All that should be output is the block of lines below from the line with "2026桂BA篮球联赛揭幕战亮点全面解析与未来展望" to the line with "Тот, кто спас", both included, exactly as written.

▶ _Task data_:

* * *

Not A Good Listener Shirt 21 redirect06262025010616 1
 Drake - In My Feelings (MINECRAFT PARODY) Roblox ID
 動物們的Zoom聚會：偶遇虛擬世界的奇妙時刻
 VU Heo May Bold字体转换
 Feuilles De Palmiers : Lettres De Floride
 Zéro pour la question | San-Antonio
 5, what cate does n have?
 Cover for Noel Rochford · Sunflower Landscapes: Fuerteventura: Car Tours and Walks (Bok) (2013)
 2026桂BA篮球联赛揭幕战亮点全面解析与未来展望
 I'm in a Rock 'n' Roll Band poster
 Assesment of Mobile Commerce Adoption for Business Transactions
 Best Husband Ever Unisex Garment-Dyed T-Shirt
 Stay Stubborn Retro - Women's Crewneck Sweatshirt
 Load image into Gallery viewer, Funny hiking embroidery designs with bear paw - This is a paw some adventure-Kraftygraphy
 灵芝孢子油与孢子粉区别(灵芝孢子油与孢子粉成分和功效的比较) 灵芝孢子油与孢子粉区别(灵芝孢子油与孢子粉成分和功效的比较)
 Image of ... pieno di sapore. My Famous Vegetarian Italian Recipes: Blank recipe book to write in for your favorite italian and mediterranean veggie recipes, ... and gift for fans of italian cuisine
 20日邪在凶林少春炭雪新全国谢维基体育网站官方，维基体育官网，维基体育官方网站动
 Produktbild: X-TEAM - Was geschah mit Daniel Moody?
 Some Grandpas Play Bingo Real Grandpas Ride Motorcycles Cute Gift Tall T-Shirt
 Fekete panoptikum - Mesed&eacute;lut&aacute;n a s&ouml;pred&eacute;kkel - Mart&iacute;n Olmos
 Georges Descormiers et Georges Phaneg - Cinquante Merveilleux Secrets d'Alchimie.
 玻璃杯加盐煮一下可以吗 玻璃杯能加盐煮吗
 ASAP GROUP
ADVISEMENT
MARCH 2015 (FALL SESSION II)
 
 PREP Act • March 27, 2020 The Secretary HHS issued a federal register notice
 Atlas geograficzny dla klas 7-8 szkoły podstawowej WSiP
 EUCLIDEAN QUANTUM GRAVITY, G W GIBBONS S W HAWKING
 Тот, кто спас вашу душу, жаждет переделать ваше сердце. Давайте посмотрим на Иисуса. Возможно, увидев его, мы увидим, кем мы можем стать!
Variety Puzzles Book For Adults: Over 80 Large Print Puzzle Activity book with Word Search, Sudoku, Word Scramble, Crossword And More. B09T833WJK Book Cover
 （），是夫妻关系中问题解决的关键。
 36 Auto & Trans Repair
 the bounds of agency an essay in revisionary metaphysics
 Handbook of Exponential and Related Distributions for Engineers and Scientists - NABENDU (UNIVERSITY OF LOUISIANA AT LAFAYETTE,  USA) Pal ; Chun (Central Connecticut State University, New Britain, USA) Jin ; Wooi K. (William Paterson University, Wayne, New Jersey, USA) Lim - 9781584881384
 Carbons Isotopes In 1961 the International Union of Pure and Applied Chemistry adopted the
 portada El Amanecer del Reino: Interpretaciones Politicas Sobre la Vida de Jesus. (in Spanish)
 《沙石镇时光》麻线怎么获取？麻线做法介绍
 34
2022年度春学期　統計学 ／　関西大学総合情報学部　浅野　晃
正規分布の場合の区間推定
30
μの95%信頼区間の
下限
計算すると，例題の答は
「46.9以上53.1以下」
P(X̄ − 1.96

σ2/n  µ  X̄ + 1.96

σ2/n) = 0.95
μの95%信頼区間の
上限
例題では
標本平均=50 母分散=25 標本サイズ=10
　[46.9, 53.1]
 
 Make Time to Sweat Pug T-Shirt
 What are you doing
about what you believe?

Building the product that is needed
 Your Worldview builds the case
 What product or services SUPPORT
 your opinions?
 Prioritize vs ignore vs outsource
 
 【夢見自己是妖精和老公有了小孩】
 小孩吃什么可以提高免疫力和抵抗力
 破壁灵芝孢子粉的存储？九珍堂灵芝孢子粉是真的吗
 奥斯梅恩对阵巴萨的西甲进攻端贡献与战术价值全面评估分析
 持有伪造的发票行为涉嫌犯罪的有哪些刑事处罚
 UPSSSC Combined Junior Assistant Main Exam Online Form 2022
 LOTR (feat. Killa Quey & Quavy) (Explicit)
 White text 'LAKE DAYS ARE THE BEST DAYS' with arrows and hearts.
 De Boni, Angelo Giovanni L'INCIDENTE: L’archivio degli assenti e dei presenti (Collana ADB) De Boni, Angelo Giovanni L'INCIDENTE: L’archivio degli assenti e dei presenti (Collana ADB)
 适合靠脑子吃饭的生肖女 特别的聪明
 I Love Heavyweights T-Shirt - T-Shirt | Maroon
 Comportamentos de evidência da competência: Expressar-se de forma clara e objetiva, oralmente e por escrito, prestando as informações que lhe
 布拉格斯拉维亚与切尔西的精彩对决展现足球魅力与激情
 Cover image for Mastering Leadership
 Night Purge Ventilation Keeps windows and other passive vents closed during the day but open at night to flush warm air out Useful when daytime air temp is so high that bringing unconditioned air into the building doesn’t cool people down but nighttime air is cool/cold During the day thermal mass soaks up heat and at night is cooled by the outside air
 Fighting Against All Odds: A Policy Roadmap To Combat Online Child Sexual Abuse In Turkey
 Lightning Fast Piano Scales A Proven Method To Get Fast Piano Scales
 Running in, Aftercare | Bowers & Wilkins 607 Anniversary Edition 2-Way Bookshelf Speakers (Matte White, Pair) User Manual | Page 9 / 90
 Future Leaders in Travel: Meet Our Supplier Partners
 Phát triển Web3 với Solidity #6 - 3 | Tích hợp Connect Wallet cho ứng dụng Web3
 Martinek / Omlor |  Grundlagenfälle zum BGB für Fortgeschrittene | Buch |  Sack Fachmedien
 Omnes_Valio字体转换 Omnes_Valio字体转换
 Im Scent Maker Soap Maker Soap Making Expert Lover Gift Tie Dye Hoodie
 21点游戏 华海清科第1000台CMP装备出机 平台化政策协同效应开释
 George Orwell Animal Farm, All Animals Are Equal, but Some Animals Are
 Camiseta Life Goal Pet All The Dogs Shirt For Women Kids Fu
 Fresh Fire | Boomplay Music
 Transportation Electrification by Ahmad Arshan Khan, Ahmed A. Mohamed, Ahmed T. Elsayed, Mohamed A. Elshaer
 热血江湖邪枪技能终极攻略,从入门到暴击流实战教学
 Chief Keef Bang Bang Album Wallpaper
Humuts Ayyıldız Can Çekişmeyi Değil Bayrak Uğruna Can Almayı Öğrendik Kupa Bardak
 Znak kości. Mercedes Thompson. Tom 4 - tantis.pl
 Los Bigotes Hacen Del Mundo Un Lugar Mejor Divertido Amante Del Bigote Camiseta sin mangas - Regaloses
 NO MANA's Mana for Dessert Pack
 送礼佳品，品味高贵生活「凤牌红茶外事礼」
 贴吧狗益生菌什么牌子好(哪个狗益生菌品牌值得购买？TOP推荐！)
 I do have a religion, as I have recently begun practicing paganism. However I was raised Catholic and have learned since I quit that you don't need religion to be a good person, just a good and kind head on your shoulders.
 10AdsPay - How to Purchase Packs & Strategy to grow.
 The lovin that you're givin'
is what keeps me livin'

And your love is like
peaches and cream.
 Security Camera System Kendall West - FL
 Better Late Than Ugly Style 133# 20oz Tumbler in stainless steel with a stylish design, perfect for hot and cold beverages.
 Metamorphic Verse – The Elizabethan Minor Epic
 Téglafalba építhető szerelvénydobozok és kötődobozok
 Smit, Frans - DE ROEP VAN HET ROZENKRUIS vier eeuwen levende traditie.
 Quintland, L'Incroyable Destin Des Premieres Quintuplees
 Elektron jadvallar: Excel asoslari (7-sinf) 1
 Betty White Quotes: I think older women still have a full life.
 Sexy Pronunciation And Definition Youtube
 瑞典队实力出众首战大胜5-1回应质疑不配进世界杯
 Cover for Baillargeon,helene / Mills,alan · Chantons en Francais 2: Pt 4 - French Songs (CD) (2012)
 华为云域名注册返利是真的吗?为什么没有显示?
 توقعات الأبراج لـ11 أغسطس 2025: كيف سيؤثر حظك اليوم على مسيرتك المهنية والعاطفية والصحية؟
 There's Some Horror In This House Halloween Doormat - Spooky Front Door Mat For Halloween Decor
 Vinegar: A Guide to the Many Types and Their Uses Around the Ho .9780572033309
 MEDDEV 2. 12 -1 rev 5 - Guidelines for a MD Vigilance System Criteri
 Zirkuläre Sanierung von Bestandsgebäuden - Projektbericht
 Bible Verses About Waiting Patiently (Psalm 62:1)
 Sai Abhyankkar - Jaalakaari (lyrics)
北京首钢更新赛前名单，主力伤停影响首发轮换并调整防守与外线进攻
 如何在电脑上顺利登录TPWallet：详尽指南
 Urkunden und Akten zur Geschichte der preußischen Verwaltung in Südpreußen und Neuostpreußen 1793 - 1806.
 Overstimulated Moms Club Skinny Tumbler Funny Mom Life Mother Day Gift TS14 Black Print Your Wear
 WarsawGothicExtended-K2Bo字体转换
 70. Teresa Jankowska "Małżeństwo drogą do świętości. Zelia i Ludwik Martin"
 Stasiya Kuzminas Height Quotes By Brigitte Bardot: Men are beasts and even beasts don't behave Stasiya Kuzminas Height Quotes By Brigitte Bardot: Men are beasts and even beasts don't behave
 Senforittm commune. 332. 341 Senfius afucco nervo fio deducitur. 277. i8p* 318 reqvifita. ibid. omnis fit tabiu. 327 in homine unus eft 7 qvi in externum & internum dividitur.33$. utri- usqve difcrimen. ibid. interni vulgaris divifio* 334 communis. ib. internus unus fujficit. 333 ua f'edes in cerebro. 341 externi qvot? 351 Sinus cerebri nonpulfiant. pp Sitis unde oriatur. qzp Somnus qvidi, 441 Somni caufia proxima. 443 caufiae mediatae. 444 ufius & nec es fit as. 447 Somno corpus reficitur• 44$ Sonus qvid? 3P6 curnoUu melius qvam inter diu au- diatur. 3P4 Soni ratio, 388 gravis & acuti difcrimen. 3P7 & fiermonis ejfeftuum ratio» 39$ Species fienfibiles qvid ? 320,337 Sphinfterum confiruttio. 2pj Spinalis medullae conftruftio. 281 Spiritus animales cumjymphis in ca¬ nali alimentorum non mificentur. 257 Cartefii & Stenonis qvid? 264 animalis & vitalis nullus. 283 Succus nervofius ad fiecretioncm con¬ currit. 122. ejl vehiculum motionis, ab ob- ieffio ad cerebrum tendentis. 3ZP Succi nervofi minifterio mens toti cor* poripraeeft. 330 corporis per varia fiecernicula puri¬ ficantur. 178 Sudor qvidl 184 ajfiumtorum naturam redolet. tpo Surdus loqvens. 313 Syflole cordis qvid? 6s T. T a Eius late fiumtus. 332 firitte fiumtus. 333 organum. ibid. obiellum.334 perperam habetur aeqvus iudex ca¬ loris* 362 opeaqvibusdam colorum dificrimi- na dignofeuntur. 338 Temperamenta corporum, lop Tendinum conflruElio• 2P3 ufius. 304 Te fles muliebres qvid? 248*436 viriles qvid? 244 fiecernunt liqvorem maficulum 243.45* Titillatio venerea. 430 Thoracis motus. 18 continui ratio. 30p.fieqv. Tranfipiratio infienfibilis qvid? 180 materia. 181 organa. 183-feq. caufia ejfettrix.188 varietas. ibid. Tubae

* * *

▶ _Result of the exercise_:
 2026桂BA篮球联赛揭幕战亮点全面解析与未来展望
 I'm in a Rock 'n' Roll Band poster
 Assesment of Mobile Commerce Adoption for Business Transactions
 Best Husband Ever Unisex Garment-Dyed T-Shirt
 Stay Stubborn Retro - Women's Crewneck Sweatshirt
 Load image into Gallery viewer, Funny hiking embroidery designs with bear paw - This is a paw some adventure-Kraftygraphy
 灵芝孢子油与孢子粉区别(灵芝孢子油与孢子粉成分和功效的比较) 灵芝孢子油与孢子粉区别(灵芝孢子油与孢子粉成分和功效的比较)
 Image of ... pieno di sapore. My Famous Vegetarian Italian Recipes: Blank recipe book to write in for your favorite italian and mediterranean veggie recipes, ... and gift for fans of italian cuisine
 20日邪在凶林少春炭雪新全国谢维基体育网站官方，维基体育官网，维基体育官方网站动
 Produktbild: X-TEAM - Was geschah mit Daniel Moody?
 Some Grandpas Play Bingo Real Grandpas Ride Motorcycles Cute Gift Tall T-Shirt
 Fekete panoptikum - Mesed&eacute;lut&aacute;n a s&ouml;pred&eacute;kkel - Mart&iacute;n Olmos
 Georges Descormiers et Georges Phaneg - Cinquante Merveilleux Secrets d'Alchimie.
 玻璃杯加盐煮一下可以吗 玻璃杯能加盐煮吗
 ASAP GROUP
ADVISEMENT
MARCH 2015 (FALL SESSION II)
 
 PREP Act • March 27, 2020 The Secretary HHS issued a federal register notice
 Atlas geograficzny dla klas 7-8 szkoły podstawowej WSiP
 EUCLIDEAN QUANTUM GRAVITY, G W GIBBONS S W HAWKING
 Тот, кто спас вашу душу, жаждет переделать ваше сердце. Давайте посмотрим на Иисуса. Возможно, увидев его, мы увидим, кем мы можем стать!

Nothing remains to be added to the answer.